At the 2018 American Society of Hematology (ASH) Annual Meeting in San Diego, Aziz Nazha, MD of Cleveland Clinic discussed the results of a personalized prediction model for Myelodysplastic Syndromes (MDS). Dr. Nazha and colleagues reported that the model outperformed current prognostic scoring systems in predicting an MDS patient’s risk of mortality and transformation to acute myeloid leukemia (AML), a more aggressive type of bone marrow cancer.

Patients with MDS have survival outcomes that can range from months to decades. Although several prognostic scoring systems have been developed to risk stratify MDS patients, survival varies even within distinct categories, which may lead to over- or under-treatment. Researchers hypothesized that discrepancies may be due to analytic approaches or lack of incorporation of molecular data. The machine learning model outperformed International Prognostic Scoring System (IPSS) and Revised IPSS (IPSS-R) in predicting survival outcomes and risk for acute myeloid leukemia (AML) transformation among a training cohort of 1471 patients.
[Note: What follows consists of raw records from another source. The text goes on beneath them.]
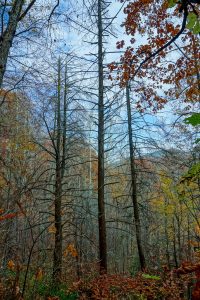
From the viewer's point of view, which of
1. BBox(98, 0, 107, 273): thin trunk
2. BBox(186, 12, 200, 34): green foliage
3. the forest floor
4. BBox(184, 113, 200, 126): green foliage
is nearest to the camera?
BBox(186, 12, 200, 34): green foliage

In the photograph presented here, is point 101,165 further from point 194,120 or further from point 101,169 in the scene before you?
point 194,120

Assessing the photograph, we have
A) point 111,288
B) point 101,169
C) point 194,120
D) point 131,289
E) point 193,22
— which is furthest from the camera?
point 101,169

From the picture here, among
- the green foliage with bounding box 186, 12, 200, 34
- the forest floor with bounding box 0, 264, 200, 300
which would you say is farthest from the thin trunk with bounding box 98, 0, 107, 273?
the green foliage with bounding box 186, 12, 200, 34

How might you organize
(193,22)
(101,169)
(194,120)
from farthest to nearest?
(101,169) → (194,120) → (193,22)

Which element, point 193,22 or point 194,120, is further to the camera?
point 194,120

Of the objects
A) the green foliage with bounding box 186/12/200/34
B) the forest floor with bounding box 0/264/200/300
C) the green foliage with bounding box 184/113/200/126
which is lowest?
the forest floor with bounding box 0/264/200/300

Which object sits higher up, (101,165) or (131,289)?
(101,165)

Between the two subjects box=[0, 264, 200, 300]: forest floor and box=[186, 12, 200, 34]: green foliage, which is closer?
box=[186, 12, 200, 34]: green foliage

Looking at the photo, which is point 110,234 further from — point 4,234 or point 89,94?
point 4,234

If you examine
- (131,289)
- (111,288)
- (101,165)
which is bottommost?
(111,288)

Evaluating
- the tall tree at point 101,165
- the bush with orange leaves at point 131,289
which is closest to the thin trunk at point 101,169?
the tall tree at point 101,165

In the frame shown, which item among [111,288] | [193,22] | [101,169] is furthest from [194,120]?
[101,169]

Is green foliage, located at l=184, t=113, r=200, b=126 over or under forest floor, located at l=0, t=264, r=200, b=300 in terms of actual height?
over

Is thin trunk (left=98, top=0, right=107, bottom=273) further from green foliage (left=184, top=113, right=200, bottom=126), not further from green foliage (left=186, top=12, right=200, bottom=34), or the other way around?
green foliage (left=186, top=12, right=200, bottom=34)
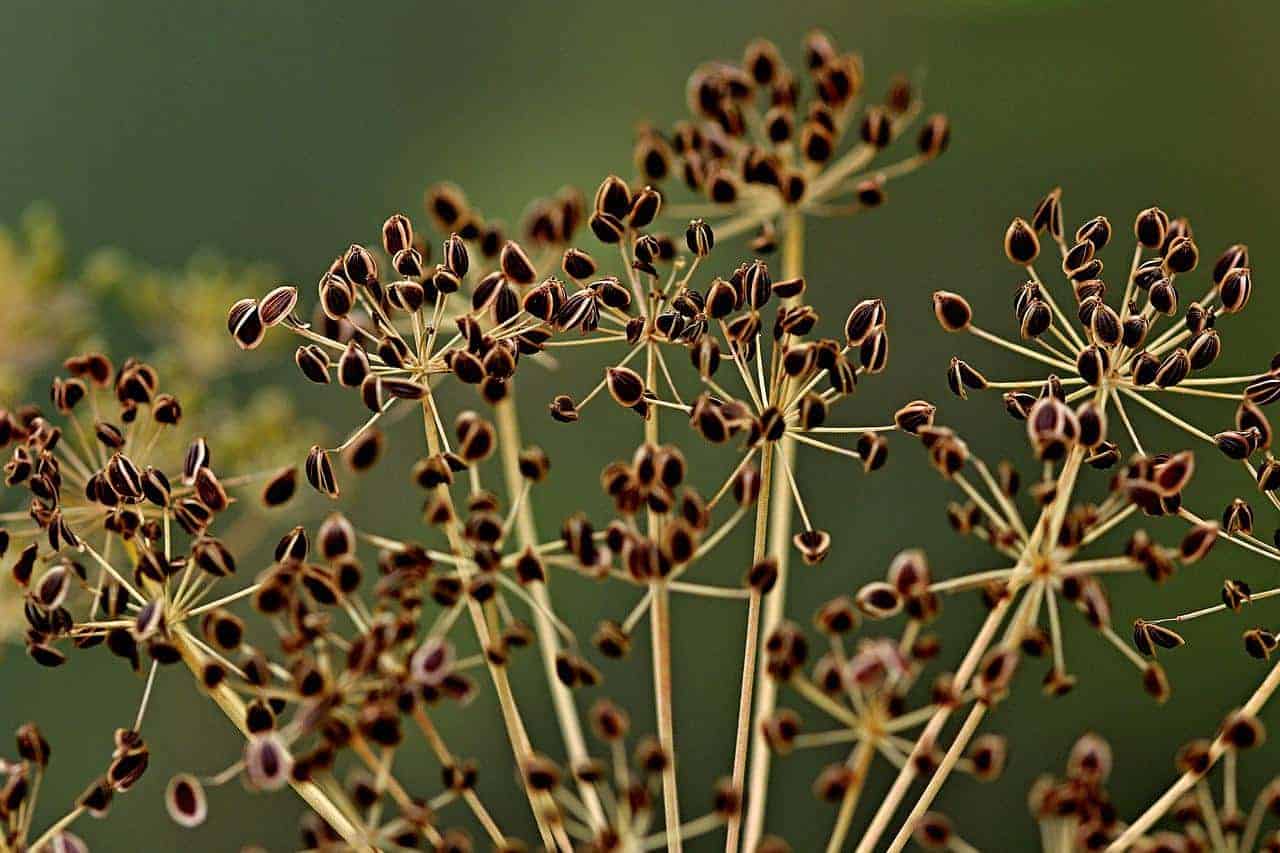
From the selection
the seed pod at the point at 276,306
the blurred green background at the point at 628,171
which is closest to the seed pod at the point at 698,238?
the seed pod at the point at 276,306

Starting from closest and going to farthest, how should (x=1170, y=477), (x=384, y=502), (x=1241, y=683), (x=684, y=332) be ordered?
(x=1170, y=477), (x=684, y=332), (x=1241, y=683), (x=384, y=502)

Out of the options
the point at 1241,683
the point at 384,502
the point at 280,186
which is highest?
the point at 280,186

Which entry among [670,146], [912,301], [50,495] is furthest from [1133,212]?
[50,495]

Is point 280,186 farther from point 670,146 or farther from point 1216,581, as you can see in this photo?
point 670,146

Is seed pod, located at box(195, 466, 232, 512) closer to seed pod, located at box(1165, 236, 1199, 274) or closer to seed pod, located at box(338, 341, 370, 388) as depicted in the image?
seed pod, located at box(338, 341, 370, 388)

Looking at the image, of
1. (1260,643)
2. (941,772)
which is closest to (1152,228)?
(1260,643)

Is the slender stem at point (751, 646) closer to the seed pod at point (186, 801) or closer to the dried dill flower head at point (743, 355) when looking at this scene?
the dried dill flower head at point (743, 355)
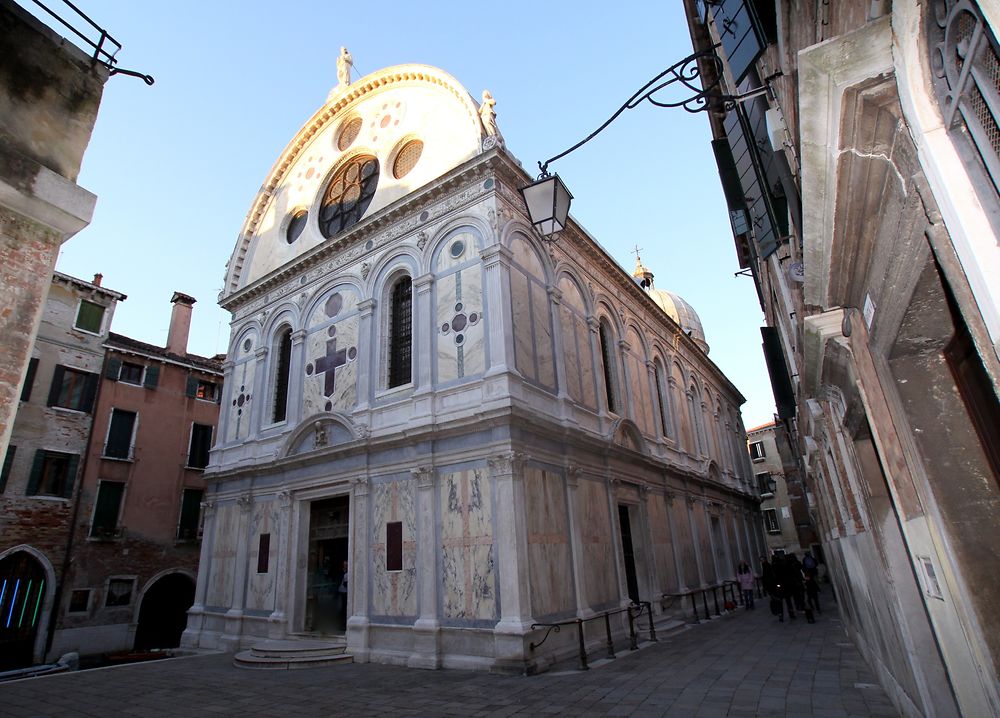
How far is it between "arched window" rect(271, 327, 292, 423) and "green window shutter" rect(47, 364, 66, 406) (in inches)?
308

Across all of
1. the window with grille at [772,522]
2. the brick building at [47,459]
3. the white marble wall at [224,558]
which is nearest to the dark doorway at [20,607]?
the brick building at [47,459]

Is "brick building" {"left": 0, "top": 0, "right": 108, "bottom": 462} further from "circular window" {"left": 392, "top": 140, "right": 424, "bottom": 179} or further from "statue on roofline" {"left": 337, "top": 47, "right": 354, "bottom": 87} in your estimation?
"statue on roofline" {"left": 337, "top": 47, "right": 354, "bottom": 87}

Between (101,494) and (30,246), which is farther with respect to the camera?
(101,494)

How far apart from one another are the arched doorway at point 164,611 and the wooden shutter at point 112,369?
275 inches

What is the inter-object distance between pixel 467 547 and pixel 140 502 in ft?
47.6

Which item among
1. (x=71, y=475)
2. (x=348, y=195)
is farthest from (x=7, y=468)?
(x=348, y=195)

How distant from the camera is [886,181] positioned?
240cm

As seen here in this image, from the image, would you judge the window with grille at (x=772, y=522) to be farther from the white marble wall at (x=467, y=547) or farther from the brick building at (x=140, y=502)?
the brick building at (x=140, y=502)

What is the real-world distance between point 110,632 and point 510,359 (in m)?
16.1

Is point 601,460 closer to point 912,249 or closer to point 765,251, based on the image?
point 765,251

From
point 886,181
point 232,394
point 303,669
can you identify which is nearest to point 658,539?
point 303,669

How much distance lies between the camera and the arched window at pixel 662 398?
61.0ft

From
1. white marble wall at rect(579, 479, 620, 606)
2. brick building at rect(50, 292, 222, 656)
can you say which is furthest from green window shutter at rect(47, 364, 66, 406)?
white marble wall at rect(579, 479, 620, 606)

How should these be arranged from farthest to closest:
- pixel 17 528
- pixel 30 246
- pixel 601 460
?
pixel 17 528 < pixel 601 460 < pixel 30 246
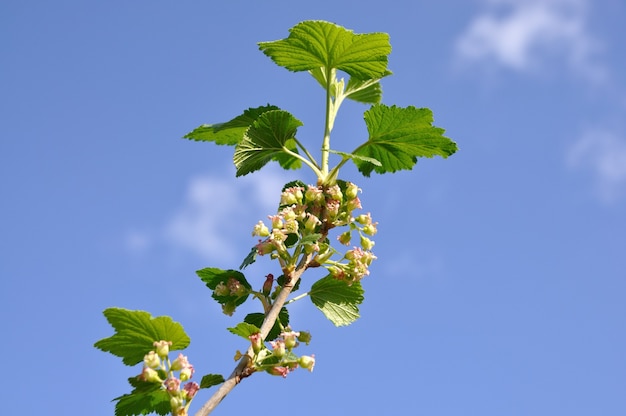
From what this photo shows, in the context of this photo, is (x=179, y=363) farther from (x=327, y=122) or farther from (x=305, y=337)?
(x=327, y=122)

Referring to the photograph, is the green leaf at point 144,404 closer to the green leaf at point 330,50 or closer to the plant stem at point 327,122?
the plant stem at point 327,122

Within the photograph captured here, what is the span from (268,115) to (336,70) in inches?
24.6

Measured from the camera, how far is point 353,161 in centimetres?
368

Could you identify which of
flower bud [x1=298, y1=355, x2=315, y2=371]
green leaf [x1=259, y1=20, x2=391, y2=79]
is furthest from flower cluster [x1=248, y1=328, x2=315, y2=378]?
green leaf [x1=259, y1=20, x2=391, y2=79]

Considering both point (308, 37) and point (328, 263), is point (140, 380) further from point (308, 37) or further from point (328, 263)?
point (308, 37)

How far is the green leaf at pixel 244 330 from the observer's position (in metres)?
2.78

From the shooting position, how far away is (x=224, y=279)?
10.4ft

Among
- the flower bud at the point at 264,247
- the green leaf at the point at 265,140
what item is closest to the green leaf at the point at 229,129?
the green leaf at the point at 265,140

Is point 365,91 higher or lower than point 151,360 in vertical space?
higher

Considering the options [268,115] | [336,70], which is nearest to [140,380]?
[268,115]

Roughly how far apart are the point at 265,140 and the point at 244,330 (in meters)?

In addition, the researchers conducted several feature extraction analyses to identify the most important variables that impacted patients’ outcomes, as well as the least number of variables that produced the best prediction. From most important to least, variables included cytogenetic risk categories by IPSS-R, platelets, mutation number, hemoglobin, bone marrow blast percentage, 2008 World Health Organization diagnosis, white blood cell count, age, absolute neutrophil count (ANC), absolute lymphocyte count (ALC), TP53, RUNX1, STAG2, ASXL1, absolute monocyte counts (AMC), SF3B1, SRSF2, RAD21, secondary versus de novo MDS, NRAS, NPM1, TET2, and EZH2.

Conclusion
Dr. Nazha and colleagues built a personalized prediction model based on clinical and genomic data that outperformed IPSS and IPSS-R in predicting OS and AML transformation. The new model gives survival probabilities at different time points that are unique for a given patient Incorporating clinical and mutational data outperformed a mutations only model even when cytogenetics and age were added.